» TEXT BLOCK
□ □ □ □ □ □ □
While the SSS has yet to account for the dubious transaction that got it
involved in the Equitable PCI Bank fiasco in the first place, it is again
entering into another questionable negotiation while trying to divest. The
SSS is selling its stake in the Equitable PCI Bank to Henry Sy’s Banco
de Oro for a total of almost P14 billion. For a downpayment of only P1
billion, Banco de Oro will have full control of the 187,847,891 common
shares in Equitable PCI Bank, representing 25.8% of the total outstanding
shares of the country’s third largest bank. The balance of almost P13
billion will be paid in the form of zero bonds maturing in 6 1/2 years.
□ □ □ □ □ □ □
» DATASET ENTRIES
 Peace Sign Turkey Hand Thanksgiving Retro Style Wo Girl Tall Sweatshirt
□ □ □ □ □ □ □
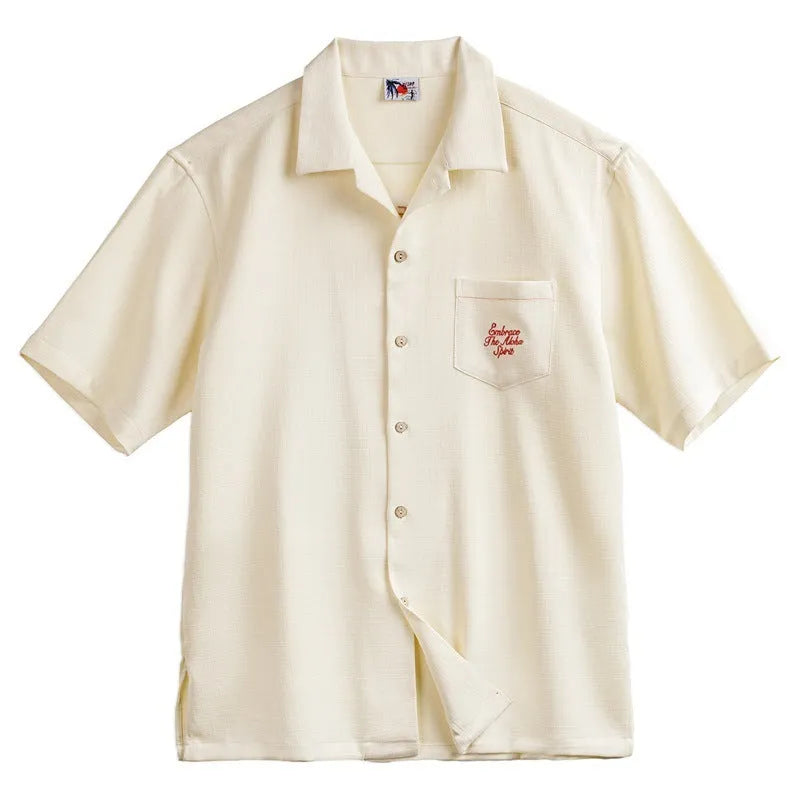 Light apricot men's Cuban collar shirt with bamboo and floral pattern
□ □ □ □ □ □ □
» TASK GOAL
Transcribe the passage about the SSS sale of its Equitable PCI Bank stake, starting with "While the SSS" and going on through "6 1/2 years.".

» ANSWER BELOW
While the SSS has yet to account for the dubious transaction that got it
involved in the Equitable PCI Bank fiasco in the first place, it is again
entering into another questionable negotiation while trying to divest. The
SSS is selling its stake in the Equitable PCI Bank to Henry Sy’s Banco
de Oro for a total of almost P14 billion. For a downpayment of only P1
billion, Banco de Oro will have full control of the 187,847,891 common
shares in Equitable PCI Bank, representing 25.8% of the total outstanding
shares of the country’s third largest bank. The balance of almost P13
billion will be paid in the form of zero bonds maturing in 6 1/2 years.